**Task prompt**
Extract, exactly as written, all lines of the material below from the line that includes "How far is the" through its last line.
**** Extracted information ****
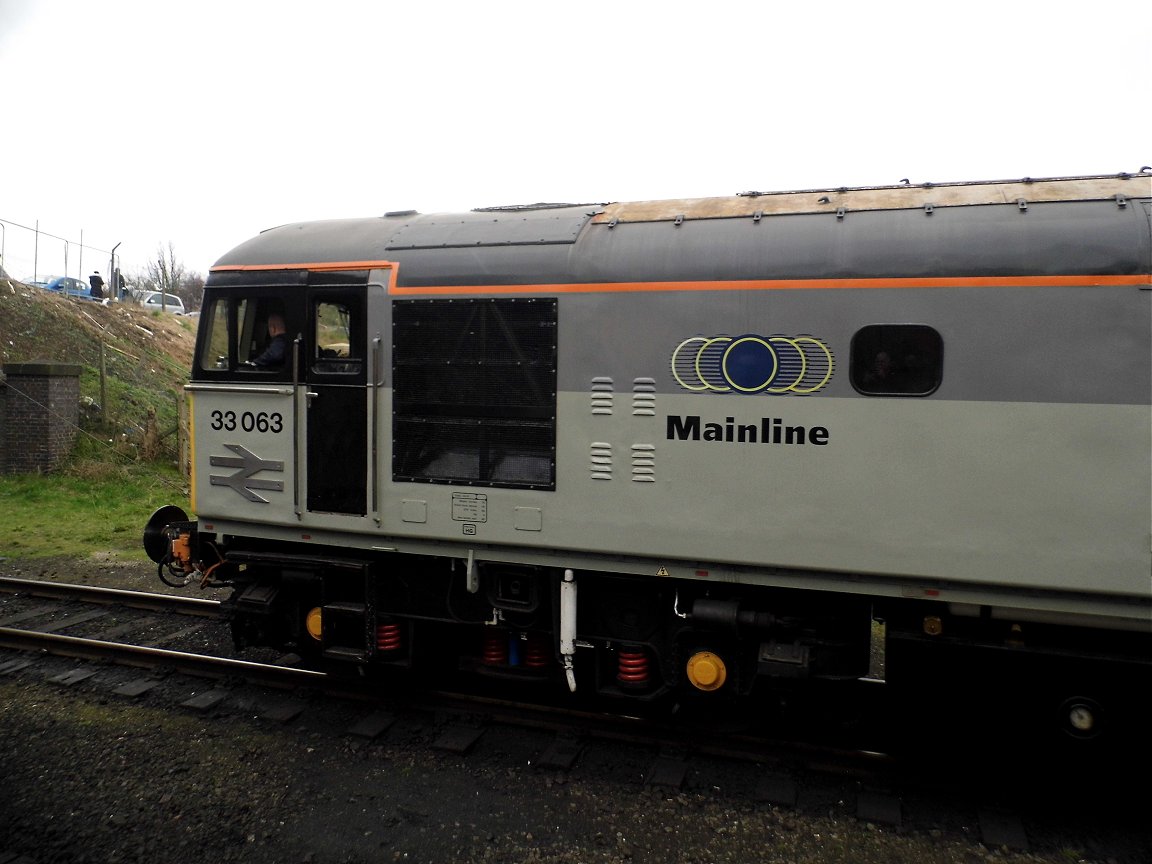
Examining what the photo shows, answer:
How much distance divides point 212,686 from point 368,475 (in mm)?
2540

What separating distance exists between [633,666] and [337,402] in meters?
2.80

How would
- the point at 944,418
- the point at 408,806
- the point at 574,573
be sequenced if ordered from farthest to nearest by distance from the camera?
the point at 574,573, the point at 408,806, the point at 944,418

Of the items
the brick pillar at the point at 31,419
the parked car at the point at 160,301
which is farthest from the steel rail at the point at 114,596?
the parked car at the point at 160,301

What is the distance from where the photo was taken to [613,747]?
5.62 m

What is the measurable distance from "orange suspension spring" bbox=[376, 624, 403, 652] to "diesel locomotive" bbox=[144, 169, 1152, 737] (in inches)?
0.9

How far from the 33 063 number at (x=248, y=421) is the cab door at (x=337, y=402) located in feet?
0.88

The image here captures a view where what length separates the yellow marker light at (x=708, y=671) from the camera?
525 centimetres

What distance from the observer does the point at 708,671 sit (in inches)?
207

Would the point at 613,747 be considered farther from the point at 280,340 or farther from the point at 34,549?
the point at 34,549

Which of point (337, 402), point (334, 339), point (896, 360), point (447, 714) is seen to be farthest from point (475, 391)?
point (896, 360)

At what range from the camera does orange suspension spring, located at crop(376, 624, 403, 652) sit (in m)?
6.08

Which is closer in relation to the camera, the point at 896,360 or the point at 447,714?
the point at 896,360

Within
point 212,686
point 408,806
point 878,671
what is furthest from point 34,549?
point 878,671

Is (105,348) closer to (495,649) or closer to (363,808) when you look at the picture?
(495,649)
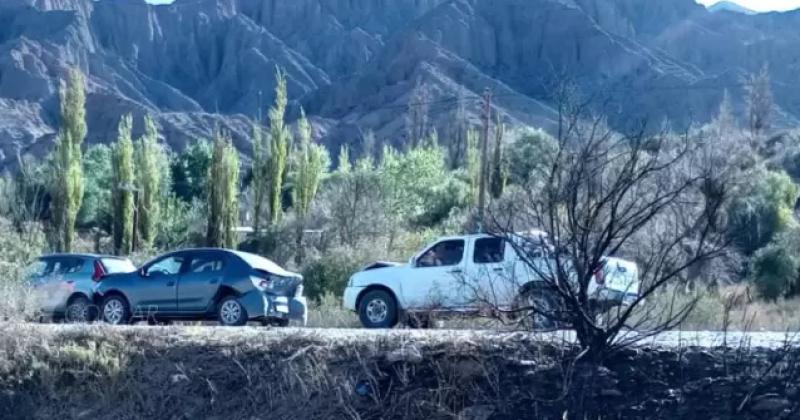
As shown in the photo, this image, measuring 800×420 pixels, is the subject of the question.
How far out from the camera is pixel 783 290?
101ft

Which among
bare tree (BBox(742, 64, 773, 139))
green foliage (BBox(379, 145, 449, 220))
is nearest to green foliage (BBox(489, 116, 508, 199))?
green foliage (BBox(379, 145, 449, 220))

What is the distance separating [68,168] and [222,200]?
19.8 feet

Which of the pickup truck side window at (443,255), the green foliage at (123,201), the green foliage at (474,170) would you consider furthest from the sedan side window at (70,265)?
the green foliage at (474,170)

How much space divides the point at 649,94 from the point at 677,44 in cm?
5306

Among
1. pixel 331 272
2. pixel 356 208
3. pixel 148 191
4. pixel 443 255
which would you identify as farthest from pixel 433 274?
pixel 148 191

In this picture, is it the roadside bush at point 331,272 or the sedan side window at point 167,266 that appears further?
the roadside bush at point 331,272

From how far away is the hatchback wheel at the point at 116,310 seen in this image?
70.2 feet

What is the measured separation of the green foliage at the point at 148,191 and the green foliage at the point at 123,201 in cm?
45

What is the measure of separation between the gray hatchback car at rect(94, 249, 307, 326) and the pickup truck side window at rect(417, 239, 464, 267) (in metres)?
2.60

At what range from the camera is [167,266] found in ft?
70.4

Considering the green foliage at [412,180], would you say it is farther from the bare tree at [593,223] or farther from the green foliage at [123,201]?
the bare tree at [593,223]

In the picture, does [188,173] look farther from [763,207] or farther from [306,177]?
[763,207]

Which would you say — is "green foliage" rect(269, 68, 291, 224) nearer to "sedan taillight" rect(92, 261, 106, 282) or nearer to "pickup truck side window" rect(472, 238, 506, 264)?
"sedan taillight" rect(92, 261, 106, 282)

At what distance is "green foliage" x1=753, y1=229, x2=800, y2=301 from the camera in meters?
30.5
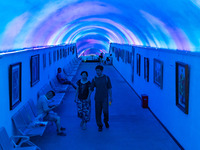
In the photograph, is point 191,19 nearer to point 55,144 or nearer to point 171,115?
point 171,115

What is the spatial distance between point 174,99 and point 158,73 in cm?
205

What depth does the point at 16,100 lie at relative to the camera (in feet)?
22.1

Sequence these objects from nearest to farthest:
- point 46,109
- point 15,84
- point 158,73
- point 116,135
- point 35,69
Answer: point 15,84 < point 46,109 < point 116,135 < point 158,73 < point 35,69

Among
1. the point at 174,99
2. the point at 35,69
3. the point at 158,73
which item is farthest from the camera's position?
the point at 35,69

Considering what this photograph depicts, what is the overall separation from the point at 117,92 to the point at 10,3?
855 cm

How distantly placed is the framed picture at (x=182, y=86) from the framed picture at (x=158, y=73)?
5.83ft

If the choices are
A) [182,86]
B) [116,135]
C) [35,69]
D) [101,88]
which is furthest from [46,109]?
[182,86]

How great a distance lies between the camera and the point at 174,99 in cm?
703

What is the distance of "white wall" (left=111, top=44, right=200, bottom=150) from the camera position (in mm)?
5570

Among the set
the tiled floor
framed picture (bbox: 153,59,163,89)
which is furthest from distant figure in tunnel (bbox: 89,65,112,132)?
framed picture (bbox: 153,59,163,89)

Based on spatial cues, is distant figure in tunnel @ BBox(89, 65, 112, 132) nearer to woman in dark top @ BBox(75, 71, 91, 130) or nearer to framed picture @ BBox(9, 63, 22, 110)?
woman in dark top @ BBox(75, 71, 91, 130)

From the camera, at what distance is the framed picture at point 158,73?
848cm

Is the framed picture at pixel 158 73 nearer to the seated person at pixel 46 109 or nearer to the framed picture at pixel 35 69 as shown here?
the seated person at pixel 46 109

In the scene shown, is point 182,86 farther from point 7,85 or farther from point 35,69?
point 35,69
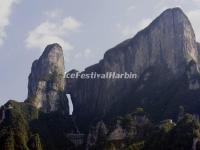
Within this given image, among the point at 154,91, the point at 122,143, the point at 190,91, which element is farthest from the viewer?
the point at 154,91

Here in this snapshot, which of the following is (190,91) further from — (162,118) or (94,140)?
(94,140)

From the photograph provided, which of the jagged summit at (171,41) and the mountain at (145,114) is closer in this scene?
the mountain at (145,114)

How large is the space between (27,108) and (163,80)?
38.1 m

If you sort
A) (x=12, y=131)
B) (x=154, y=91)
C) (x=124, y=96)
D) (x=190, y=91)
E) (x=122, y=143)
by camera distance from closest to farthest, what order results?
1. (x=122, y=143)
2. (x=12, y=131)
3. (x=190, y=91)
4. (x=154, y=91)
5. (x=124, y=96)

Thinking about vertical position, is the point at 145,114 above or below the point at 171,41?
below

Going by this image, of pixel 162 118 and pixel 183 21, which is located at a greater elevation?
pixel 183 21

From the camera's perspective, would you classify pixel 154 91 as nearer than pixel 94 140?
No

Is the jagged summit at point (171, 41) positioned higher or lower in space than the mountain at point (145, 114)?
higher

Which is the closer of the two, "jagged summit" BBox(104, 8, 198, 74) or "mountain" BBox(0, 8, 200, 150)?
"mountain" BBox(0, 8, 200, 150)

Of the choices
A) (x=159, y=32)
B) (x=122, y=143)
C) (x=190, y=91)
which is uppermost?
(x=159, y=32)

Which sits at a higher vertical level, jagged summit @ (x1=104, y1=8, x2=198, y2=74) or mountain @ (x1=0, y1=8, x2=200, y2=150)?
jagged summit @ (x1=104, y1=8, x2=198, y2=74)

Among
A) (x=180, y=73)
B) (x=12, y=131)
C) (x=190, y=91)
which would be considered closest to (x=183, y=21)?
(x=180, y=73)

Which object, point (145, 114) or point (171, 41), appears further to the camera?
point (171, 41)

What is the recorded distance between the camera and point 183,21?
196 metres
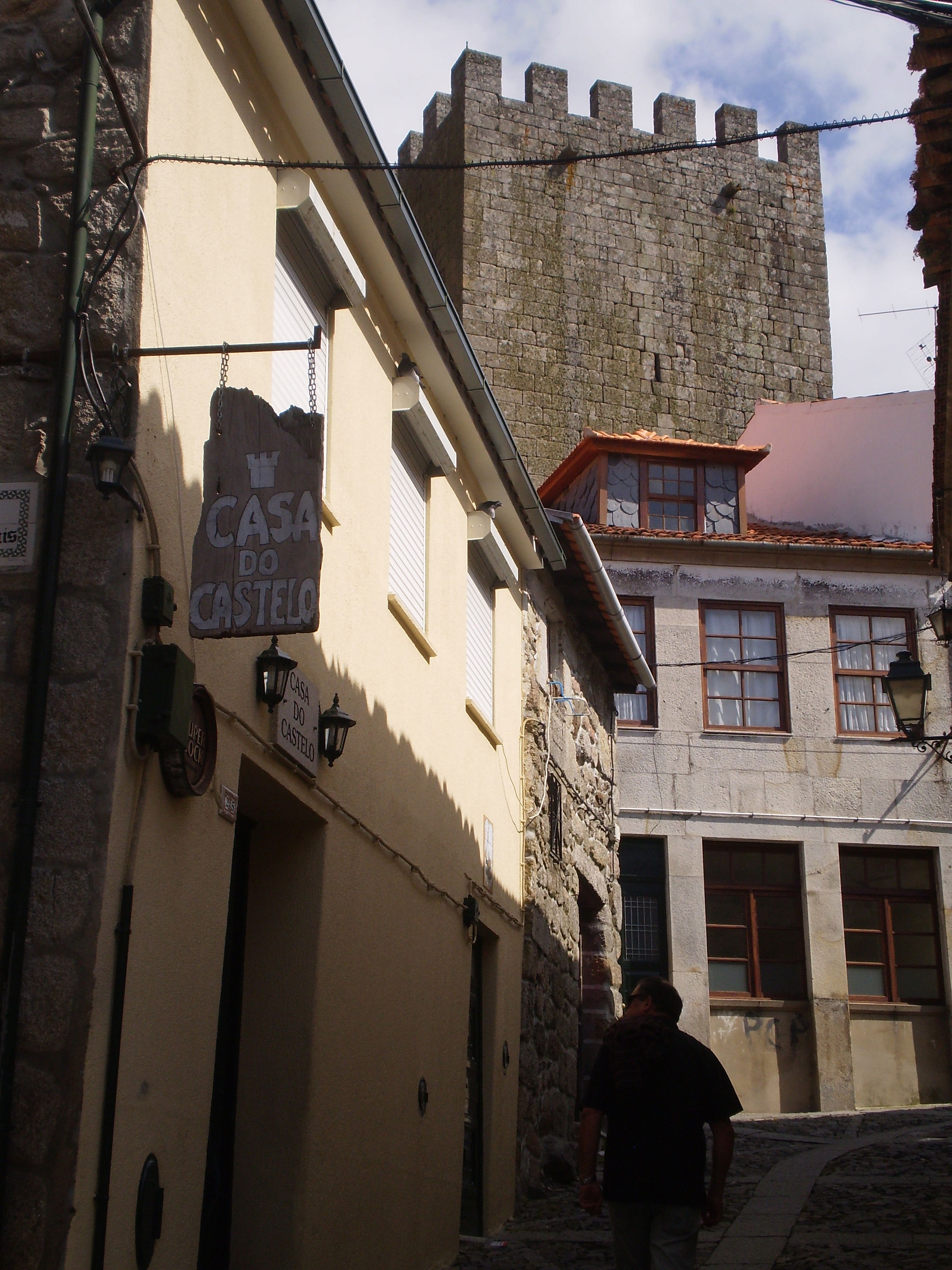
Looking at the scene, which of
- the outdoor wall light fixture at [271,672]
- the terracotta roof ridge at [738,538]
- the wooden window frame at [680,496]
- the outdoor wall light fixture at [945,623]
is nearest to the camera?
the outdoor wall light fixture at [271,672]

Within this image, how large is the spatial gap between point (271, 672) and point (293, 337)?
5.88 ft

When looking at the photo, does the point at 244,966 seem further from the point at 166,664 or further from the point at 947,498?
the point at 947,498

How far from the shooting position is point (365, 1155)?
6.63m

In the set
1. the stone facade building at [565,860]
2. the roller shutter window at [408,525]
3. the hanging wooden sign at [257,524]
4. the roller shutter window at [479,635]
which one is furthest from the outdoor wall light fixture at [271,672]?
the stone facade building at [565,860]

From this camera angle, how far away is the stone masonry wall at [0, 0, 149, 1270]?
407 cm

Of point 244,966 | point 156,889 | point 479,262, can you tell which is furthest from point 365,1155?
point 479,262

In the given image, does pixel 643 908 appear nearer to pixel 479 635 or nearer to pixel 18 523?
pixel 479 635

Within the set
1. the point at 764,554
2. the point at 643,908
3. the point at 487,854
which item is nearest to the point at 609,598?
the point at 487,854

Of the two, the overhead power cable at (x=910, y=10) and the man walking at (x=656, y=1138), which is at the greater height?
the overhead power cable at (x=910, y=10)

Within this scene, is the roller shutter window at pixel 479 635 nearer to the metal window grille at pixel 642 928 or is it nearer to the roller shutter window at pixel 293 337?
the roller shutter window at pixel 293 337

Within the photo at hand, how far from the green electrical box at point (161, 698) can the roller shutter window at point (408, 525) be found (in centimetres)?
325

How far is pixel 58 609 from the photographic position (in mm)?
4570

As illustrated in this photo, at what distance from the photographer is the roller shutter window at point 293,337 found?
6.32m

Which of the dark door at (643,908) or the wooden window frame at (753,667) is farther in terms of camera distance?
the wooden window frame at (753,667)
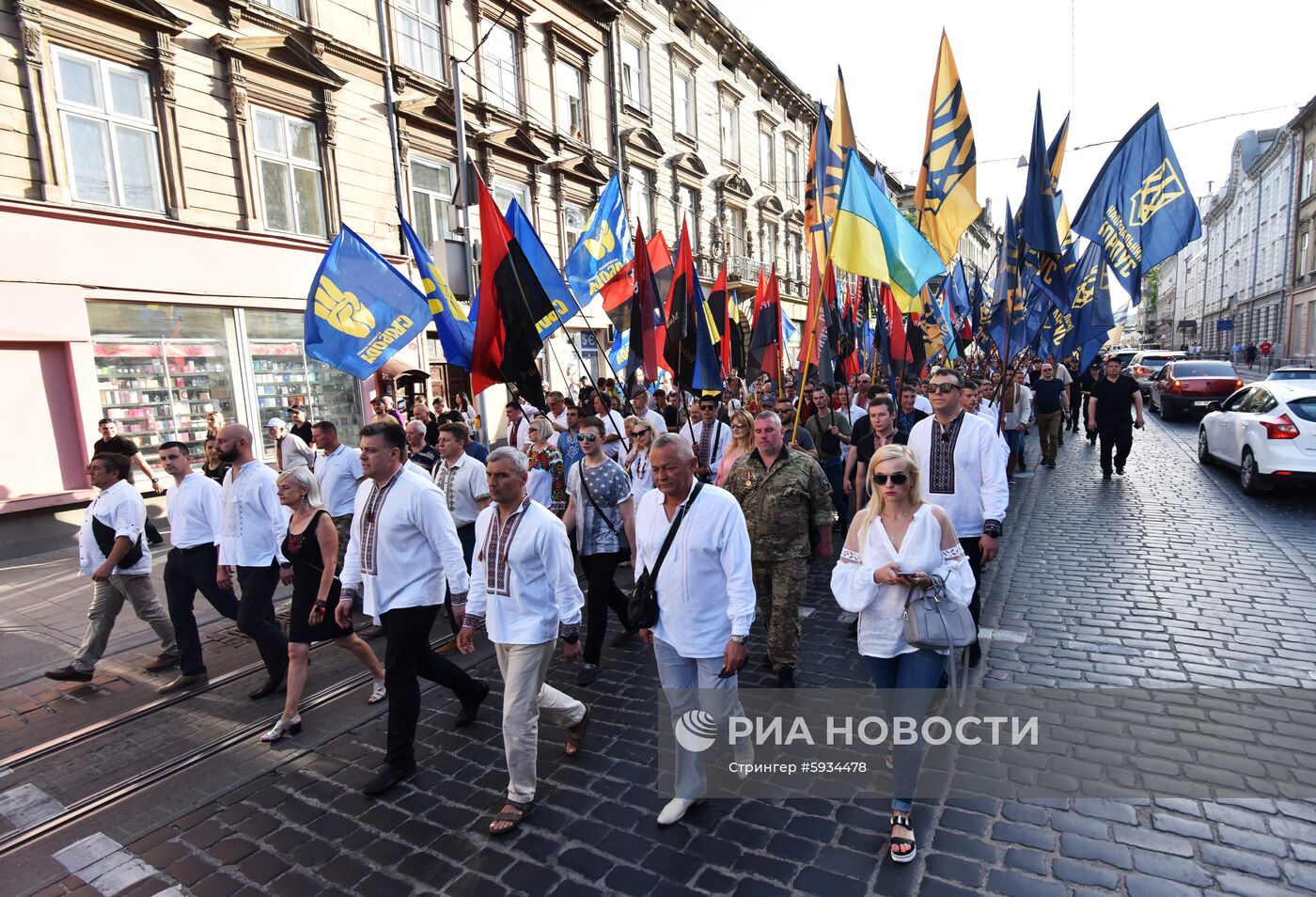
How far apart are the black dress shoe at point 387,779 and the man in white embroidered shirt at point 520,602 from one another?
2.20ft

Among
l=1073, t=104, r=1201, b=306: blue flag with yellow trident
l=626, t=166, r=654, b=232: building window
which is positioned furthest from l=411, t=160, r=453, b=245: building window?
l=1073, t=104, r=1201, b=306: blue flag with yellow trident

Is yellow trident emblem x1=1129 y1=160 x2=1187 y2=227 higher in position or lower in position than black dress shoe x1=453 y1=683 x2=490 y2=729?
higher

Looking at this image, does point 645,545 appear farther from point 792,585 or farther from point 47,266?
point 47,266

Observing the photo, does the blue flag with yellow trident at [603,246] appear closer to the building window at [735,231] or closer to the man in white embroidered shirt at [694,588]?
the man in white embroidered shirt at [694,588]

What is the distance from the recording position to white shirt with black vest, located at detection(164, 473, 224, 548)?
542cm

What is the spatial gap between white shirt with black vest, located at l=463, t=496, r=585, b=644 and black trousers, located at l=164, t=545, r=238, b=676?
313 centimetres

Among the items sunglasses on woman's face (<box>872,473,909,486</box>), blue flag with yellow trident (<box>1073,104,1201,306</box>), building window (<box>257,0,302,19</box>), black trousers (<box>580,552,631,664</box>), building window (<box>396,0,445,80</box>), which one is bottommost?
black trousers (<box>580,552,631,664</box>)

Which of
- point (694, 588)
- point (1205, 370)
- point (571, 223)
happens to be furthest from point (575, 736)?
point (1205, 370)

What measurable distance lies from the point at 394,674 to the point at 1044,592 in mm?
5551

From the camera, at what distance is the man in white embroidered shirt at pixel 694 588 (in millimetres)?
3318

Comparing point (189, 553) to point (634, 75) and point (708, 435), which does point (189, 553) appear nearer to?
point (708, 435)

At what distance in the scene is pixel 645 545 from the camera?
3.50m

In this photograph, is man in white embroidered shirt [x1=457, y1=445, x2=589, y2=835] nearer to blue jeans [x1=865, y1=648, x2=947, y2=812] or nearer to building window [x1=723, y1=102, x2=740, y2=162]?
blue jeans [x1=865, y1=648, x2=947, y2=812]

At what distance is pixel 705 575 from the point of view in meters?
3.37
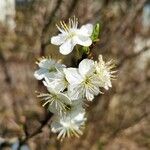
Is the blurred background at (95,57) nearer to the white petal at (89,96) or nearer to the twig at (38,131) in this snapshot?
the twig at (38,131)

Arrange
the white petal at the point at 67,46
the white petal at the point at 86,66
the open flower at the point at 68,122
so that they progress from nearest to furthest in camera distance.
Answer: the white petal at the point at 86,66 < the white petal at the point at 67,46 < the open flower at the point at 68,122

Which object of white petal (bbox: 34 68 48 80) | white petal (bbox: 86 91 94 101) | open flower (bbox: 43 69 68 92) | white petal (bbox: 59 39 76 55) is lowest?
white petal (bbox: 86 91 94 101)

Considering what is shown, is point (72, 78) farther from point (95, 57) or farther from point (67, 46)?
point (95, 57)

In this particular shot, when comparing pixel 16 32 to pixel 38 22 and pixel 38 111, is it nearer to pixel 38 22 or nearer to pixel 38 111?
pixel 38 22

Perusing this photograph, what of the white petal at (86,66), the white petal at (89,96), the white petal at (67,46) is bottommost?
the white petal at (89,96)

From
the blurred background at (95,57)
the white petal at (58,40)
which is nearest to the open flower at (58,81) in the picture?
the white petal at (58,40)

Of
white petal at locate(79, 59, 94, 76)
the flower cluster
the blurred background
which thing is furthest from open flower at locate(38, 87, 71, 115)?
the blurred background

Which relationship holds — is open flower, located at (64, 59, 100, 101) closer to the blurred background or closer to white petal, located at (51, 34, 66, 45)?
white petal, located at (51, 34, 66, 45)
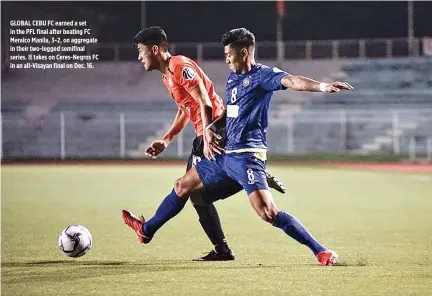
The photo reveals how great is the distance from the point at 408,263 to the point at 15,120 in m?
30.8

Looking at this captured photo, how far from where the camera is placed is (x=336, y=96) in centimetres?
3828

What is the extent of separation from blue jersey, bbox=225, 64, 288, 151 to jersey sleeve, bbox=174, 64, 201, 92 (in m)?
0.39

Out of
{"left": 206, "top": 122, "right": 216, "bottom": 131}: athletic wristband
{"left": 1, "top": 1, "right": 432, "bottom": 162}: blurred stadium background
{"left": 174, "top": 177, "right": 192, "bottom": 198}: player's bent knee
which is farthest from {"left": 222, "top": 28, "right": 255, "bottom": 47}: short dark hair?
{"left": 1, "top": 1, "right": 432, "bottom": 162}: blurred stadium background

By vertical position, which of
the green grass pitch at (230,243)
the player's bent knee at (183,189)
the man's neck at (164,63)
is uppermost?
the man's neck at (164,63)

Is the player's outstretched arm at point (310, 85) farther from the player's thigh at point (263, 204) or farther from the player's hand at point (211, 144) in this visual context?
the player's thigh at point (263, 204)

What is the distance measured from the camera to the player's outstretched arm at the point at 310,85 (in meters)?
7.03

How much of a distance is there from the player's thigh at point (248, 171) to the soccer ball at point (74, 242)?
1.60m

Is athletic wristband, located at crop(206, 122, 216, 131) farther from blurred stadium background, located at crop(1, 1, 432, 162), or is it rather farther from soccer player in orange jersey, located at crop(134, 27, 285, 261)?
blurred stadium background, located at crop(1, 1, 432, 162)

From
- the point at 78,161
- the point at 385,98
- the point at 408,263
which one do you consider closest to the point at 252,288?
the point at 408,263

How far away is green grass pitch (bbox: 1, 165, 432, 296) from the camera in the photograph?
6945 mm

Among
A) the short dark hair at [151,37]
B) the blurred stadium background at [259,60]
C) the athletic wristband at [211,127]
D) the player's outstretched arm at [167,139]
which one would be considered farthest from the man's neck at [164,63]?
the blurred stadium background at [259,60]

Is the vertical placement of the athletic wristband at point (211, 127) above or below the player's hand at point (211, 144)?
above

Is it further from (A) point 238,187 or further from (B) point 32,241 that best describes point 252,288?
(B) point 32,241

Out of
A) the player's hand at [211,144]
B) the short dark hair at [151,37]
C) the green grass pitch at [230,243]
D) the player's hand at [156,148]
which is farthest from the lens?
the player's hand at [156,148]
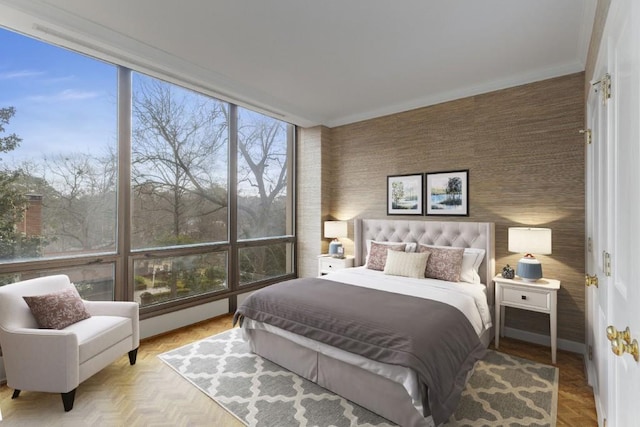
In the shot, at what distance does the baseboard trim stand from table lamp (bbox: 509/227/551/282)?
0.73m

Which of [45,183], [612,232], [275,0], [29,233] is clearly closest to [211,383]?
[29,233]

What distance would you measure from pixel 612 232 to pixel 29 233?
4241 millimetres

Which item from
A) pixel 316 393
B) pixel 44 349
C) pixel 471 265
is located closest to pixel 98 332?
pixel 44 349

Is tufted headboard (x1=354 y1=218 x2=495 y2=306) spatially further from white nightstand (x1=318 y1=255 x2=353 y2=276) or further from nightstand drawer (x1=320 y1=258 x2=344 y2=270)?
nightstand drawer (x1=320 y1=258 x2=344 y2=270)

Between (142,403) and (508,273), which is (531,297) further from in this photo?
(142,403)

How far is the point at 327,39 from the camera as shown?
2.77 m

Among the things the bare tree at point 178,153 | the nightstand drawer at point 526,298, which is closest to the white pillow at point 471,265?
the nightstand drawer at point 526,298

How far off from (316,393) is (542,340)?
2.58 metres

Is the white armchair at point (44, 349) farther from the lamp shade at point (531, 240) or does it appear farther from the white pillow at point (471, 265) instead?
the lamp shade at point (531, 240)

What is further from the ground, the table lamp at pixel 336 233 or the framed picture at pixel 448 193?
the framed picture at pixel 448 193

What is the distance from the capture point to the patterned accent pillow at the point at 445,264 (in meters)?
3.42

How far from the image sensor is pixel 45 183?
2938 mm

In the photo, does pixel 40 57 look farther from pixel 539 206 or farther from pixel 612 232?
****
**Full solution**
How far is the point at 327,39 from the camera as shown?
2.77 m

Among the things the bare tree at point 178,153 | the nightstand drawer at point 526,298, which is closest to the white pillow at point 471,265?
the nightstand drawer at point 526,298

How far off from (316,393) is (542,340)?
2.58 metres

Is the white armchair at point (44, 349) farther from the lamp shade at point (531, 240) or does it appear farther from the white pillow at point (471, 265) instead?
the lamp shade at point (531, 240)

What is further from the ground, the table lamp at pixel 336 233 or the framed picture at pixel 448 193?
the framed picture at pixel 448 193

What is the distance from the capture point to the patterned accent pillow at the point at 445,264 (in meters)?
3.42

How far from the image sensor is pixel 45 183?
2938 mm

In the photo, does pixel 40 57 look farther from pixel 539 206 or farther from pixel 612 232?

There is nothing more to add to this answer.